One Love’s sessions emphasize peer-to-peer interaction so that students learn not only how to recognize the difference between healthy and unhealthy relationships in their own lives but also how to intercede and lead by example.
“We are focusing on helping students understand and identify healthy versus unhealthy relationship behaviors,” Gray said. “Our goal is to empower students so they are able to say something to their friends and peers when they see something is off.”
The U, through the Office of the President, partnered with One Love after the murder of student-athlete Lauren McCluskey in October 2018. This is the foundation’s second visit to campus to meet with students.
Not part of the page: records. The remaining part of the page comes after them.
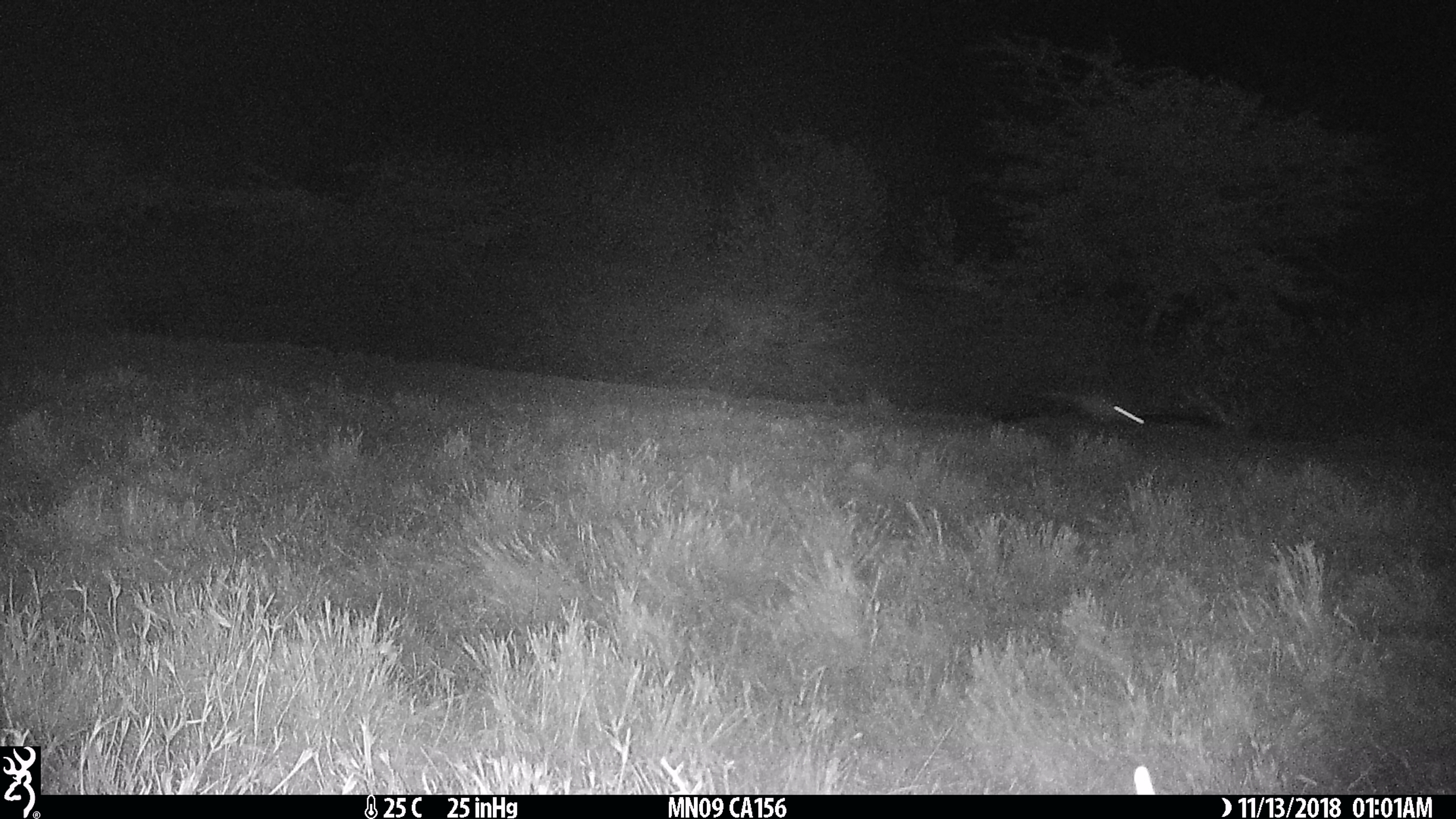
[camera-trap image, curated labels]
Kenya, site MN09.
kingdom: Animalia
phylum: Chordata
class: Mammalia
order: Rodentia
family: Pedetidae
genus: Pedetes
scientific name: Pedetes capensis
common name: springhare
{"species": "springhare (Pedetes capensis)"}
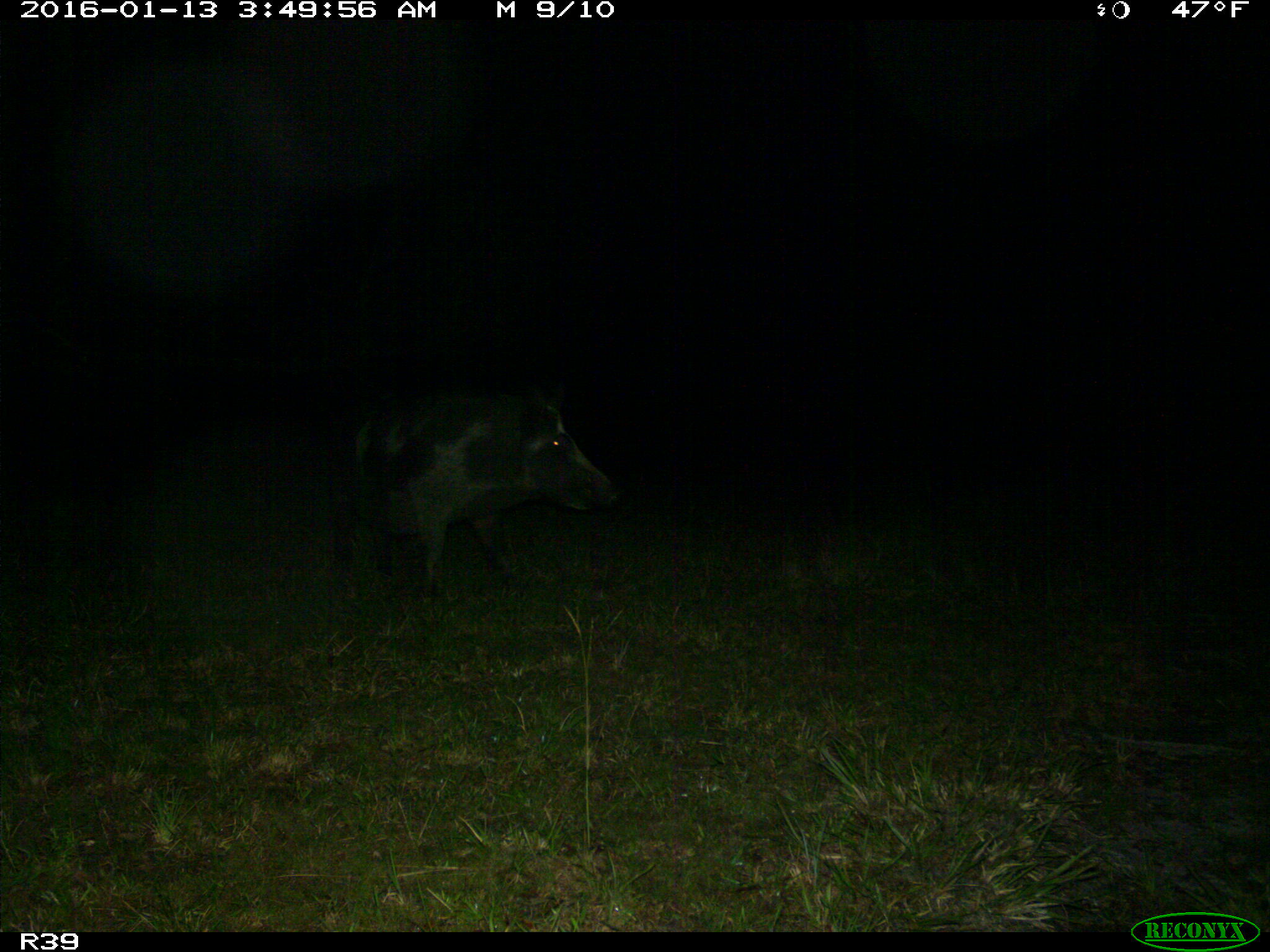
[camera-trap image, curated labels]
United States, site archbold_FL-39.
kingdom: Animalia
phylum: Chordata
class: Mammalia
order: Artiodactyla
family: Suidae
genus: Sus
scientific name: Sus scrofa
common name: wild boar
Sus scrofa (wild boar).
One Love was founded to honor Yeardley Love, a student-athlete at the University of Virginia who was killed by an ex-boyfriend in 2010. The foundation works to educate people about signs of healthy and unhealthy relationship behavior—signs that neither Yeardley nor her family and friends recognized in her situation.
Its goal is simple: By educating young people at a young age about the differences between healthy and unhealthy relationships, as well as early warning signs, it aims to be part of the solution that saves lives.
“There is no Relationship 101 class in our lives, but every aspect of our lives has a relationship in it,” Gray said.
For Gabe Martinez, ASUU vice president of student relations, the One Love training session he attended was eye-opening.
“I’d never been in a training that heavy,” Martinez said. “I thought it was very informative. A lot of people go through these types of experiences, and I would say I am more aware and educated than I was in the past.”
In fact, Martinez, AnnaMarie Barnes (ASUU president) and Latifa Yaqoobi (vice president of university relations) were elected on a platform that included a focus on campus safety, access to mental health and health services and building a positive campus for all.
“As leaders, the number of students we encounter is high. Because of this training, we are more situationally aware of what healthy and unhealthy relationships look like,” Martinez said. “We also feel more empowered to speak about it, to act upon it and to recognize when these situations occur in our friend groups, our own lives and in the lives of all the students we serve.”